TEXTE SOURCE:
* * * * *
Alors, lorsqu'on veut dire qu'on ne veut attaquer personne, la motion n'attaque personne. On ne demande pas à la Reine, on demande à la Couronne. Encore là, cela a été bien fait. On ne regarde pas une personne ou un individu. Finalement, on regarde toute la question de l'histoire et les conséquences du Grand Dérangement. Cela n'a pas duré juste quelques années. Il y a encore des conséquences aujourd'hui.

Imaginons si 10 000, 12 000 ou 14 000 Acadiens, hommes, femmes et enfants étaient demeurés sur un territoire qu'on peut maintenant cibler comme faisant partie du Canada. Cela a changé depuis 10 ou 15 ans, mais on sait ce que les francophones étaient capables de faire en termes de nombre d'enfants dans les familles. À cette époque, ça produisait pas mal. Cela aurait tout changé et la présence francophone dans les provinces Atlantiques aurait été sûrement supérieure.

Ceci étant dit, le peuple acadien a réussi à relever des défis absolument incroyables. Pour une minorité qui a connu ce Grand Dérangement, qui a connu de graves problèmes par la suite, tant avec la Couronne qu'avec le gouvernement canadien, qui a dû se battre pendant des décennies, on lui lève notre chapeau.

J'ai appris beaucoup. Je me suis permis de lire un peu sur l'histoire du Grand Dérangement pour voir un peu aussi où tout cela se situait. Personnellement, je vais appuyer la motion. Je vais demander qu'il y ait effectivement une reconnaissance et je vais dire: «Je m'excuse, cela ne veut pas dire que tu es une méchante personne aujourd'hui.» On peut reconnaître des gestes historiques.
* * * * *
CONSIGNE ÉCRITE 1:
Traduisez en anglais cette phrase du texte source : « Ceci étant dit, le peuple acadien a réussi à relever des défis absolument incroyables. »

LISTE FOURNIE:
* * * * *
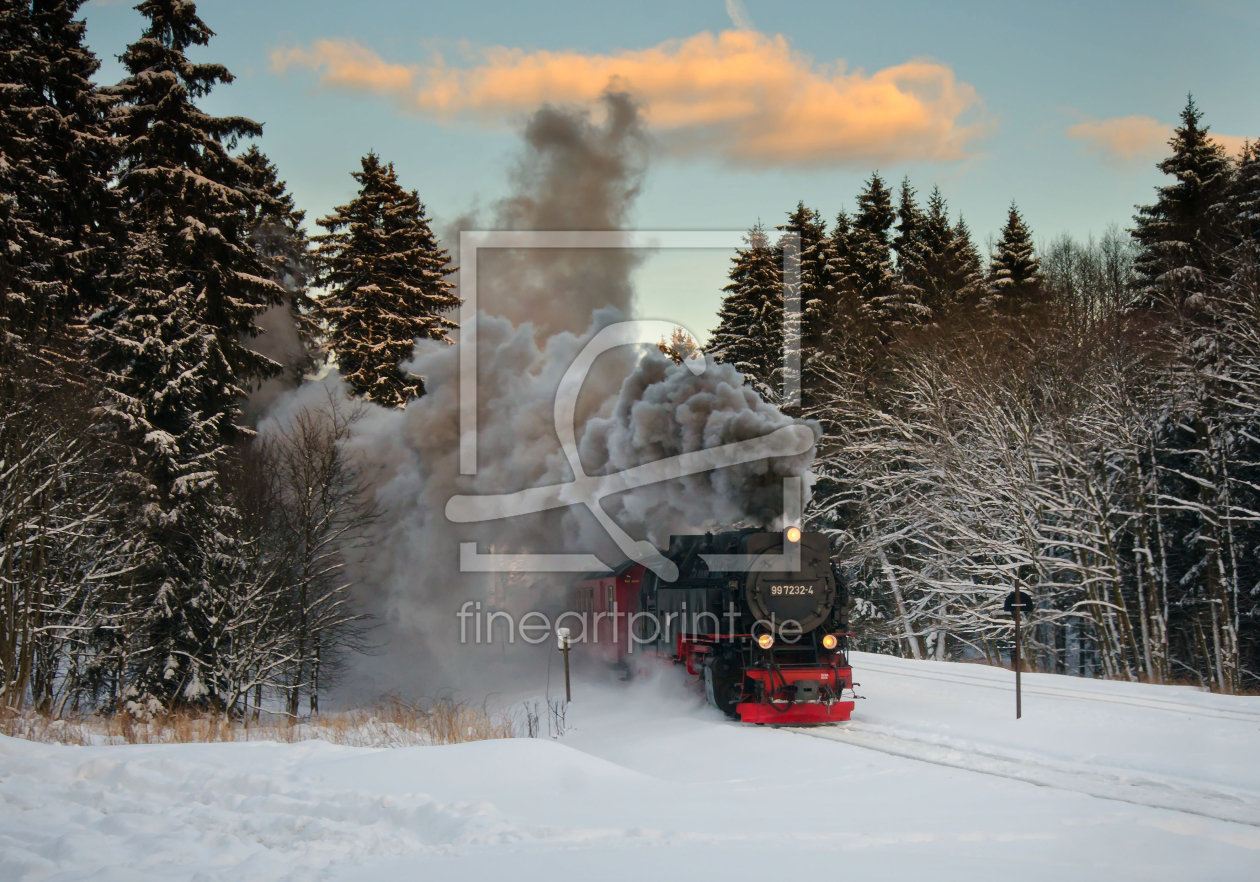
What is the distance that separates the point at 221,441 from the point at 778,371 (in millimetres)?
* * * * *
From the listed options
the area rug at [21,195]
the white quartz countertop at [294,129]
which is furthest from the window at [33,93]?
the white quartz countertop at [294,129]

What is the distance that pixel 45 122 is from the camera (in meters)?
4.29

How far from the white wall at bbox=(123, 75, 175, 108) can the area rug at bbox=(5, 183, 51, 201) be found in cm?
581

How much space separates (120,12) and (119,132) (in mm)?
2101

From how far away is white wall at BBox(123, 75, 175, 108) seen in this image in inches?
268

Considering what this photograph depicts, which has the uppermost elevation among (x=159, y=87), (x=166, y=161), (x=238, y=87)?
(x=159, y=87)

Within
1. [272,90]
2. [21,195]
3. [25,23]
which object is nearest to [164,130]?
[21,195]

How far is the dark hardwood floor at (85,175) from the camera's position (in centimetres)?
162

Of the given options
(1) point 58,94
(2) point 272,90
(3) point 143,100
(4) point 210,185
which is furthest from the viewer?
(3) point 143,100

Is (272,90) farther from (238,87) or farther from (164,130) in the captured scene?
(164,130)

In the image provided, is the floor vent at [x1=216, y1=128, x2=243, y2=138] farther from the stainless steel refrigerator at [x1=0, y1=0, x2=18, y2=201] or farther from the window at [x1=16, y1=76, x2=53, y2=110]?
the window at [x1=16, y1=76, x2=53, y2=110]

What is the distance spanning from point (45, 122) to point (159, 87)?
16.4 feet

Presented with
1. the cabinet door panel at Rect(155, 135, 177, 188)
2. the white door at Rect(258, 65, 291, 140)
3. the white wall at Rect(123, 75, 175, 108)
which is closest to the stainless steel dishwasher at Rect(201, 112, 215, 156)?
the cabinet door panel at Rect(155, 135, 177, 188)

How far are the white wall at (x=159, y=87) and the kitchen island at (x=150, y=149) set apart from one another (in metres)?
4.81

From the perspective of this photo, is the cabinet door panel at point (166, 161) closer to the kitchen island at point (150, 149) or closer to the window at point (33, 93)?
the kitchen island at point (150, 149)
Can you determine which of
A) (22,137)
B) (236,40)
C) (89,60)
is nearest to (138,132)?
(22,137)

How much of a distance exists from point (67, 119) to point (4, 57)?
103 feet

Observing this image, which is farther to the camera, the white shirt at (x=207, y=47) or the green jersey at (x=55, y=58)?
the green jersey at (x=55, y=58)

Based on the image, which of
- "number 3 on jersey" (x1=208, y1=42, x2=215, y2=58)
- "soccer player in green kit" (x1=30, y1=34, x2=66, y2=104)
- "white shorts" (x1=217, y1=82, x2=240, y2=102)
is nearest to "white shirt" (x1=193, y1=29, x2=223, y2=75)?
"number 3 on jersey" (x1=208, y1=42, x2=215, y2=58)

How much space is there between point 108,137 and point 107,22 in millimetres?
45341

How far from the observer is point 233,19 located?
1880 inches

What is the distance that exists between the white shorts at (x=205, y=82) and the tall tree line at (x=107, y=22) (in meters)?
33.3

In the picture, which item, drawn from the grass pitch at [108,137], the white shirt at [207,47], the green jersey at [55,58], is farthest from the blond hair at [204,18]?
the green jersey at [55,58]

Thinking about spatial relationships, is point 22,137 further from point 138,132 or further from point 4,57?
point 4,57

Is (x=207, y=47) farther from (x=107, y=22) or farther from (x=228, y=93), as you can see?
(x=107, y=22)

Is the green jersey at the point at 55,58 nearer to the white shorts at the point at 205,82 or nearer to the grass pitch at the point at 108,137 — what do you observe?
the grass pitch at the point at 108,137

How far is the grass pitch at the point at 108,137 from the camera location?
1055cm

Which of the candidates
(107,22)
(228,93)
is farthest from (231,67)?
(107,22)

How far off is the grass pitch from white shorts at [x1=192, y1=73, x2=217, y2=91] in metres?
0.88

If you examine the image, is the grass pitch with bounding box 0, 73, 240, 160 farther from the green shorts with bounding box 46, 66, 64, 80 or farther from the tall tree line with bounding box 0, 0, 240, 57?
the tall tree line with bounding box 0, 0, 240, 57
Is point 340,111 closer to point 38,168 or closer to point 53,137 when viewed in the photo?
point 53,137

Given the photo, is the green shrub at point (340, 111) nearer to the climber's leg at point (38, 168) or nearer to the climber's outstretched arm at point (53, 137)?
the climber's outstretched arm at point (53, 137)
* * * * *
CONSIGNE ÉCRITE 2:
Recopiez mot pour mot les lignes de la liste, en commençant à la ligne qui contient « In the image » et en vous arrêtant après celle qui contient « 1880 inches ».

BONNE RÉPONSE 1:
That being said, the Acadian people managed to overcome absolutely incredible challenges.

BONNE RÉPONSE 2:
In the image provided, is the floor vent at [x1=216, y1=128, x2=243, y2=138] farther from the stainless steel refrigerator at [x1=0, y1=0, x2=18, y2=201] or farther from the window at [x1=16, y1=76, x2=53, y2=110]?
the window at [x1=16, y1=76, x2=53, y2=110]

What is the distance spanning from point (45, 122) to point (159, 87)?
16.4 feet

Presented with
1. the cabinet door panel at Rect(155, 135, 177, 188)
2. the white door at Rect(258, 65, 291, 140)
3. the white wall at Rect(123, 75, 175, 108)
which is closest to the stainless steel dishwasher at Rect(201, 112, 215, 156)?
the cabinet door panel at Rect(155, 135, 177, 188)

How far are the white wall at (x=159, y=87) and the kitchen island at (x=150, y=149) set apart from one another (in metres)?
4.81

From the perspective of this photo, is the cabinet door panel at point (166, 161) closer to the kitchen island at point (150, 149) or closer to the window at point (33, 93)?
the kitchen island at point (150, 149)
Can you determine which of
A) (22,137)
B) (236,40)
C) (89,60)
is nearest to (138,132)?
(22,137)

How much of a distance exists from point (67, 119) to point (4, 57)?
103 feet

Observing this image, which is farther to the camera, the white shirt at (x=207, y=47) or the green jersey at (x=55, y=58)?
the green jersey at (x=55, y=58)

Based on the image, which of
- "number 3 on jersey" (x1=208, y1=42, x2=215, y2=58)
- "soccer player in green kit" (x1=30, y1=34, x2=66, y2=104)
- "white shorts" (x1=217, y1=82, x2=240, y2=102)
is nearest to "white shirt" (x1=193, y1=29, x2=223, y2=75)?
"number 3 on jersey" (x1=208, y1=42, x2=215, y2=58)

How much space is there between point 108,137 and point 107,22 in millimetres?
45341

How far from the observer is point 233,19 located?
1880 inches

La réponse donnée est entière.